Although the listing contains pictures, reproduce only its text, exactly as written.
Source material below:
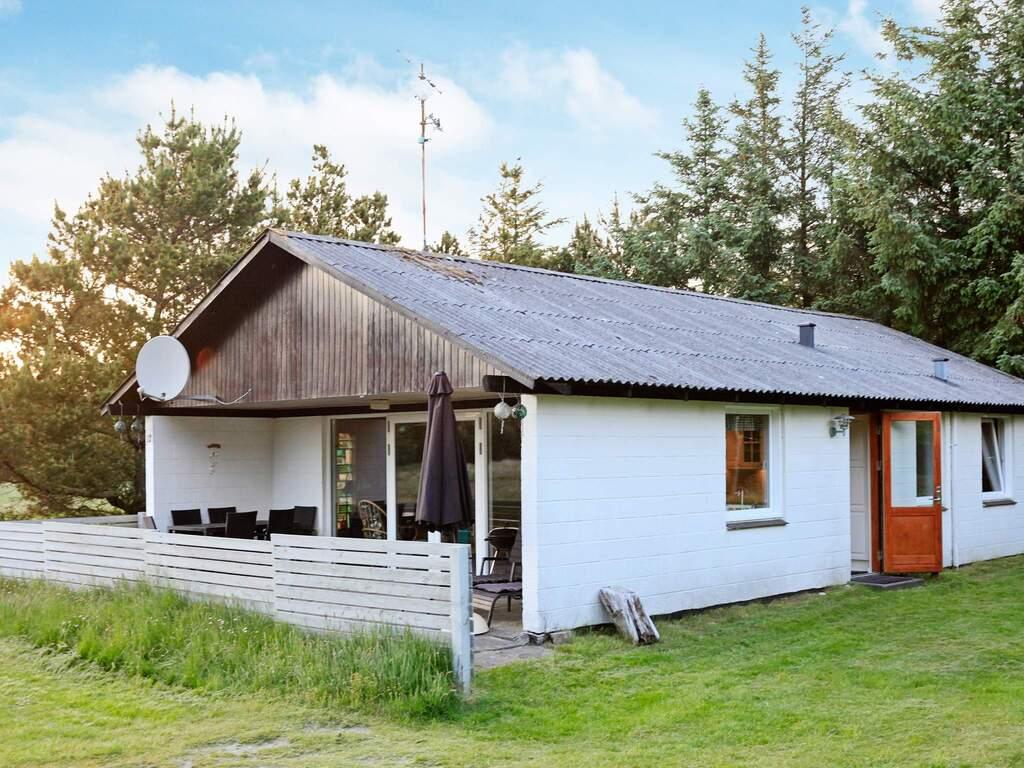 Umgebung von Ferienhaus No. 66028 in Snedsted
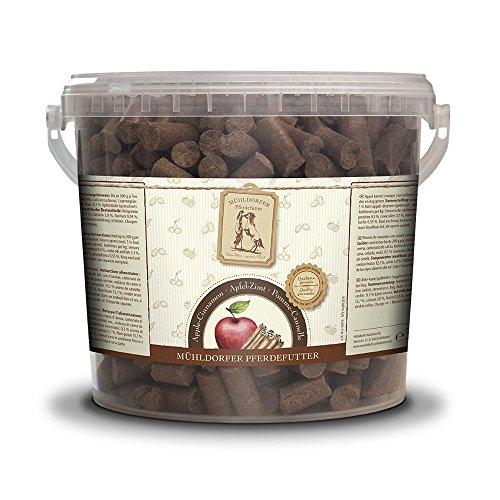 Mühldorfer Apfel-Zimt Leckerli, 3 kg (Ergänzungsfuttermittel für Pferde)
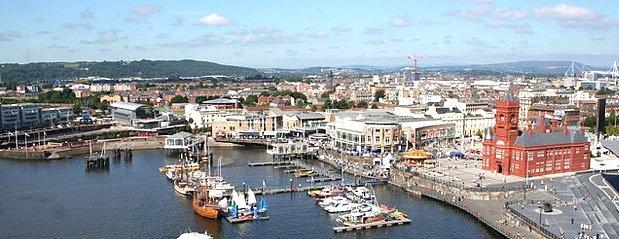 IT Jobs Growth in Wales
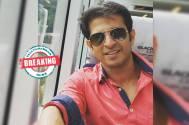 Ankur Nayyar to play a cop in Star Bharat's Savdhaan India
End of Source material.
(Solution to the problem):
 Umgebung von Ferienhaus No. 66028 in Snedsted
 Mühldorfer Apfel-Zimt Leckerli, 3 kg (Ergänzungsfuttermittel für Pferde)
 IT Jobs Growth in Wales
 Ankur Nayyar to play a cop in Star Bharat's Savdhaan India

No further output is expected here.